■ What the task requires: Return each line of the records with nothing changed, pictures excepted.

--- Information ---

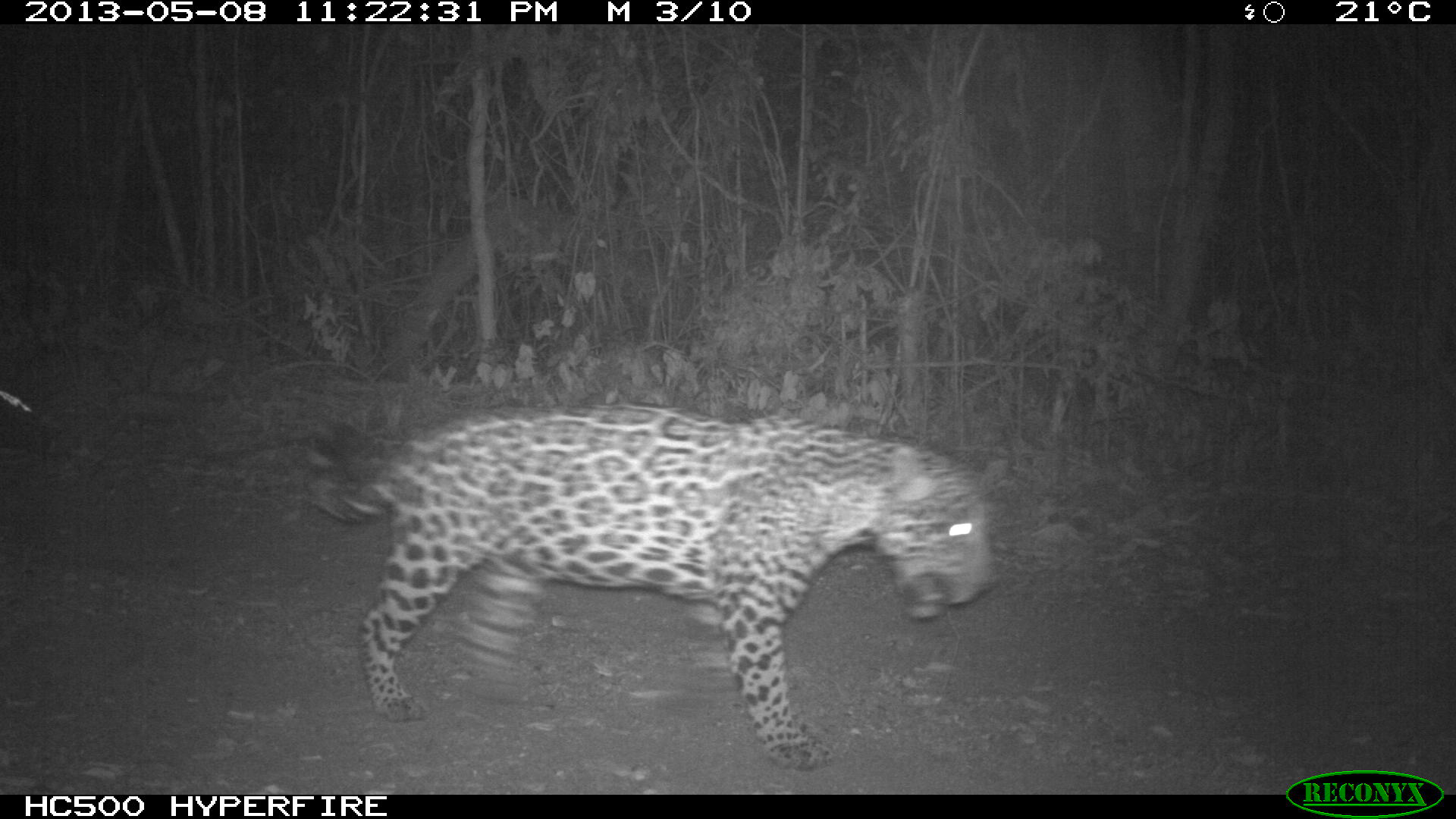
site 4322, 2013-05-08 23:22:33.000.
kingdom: Animalia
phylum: Chordata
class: Mammalia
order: Carnivora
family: Felidae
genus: Panthera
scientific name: Panthera onca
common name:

---

■ Output:
site 4322, 2013-05-08 23:22:33.000.
kingdom: Animalia
phylum: Chordata
class: Mammalia
order: Carnivora
family: Felidae
genus: Panthera
scientific name: Panthera onca
common name:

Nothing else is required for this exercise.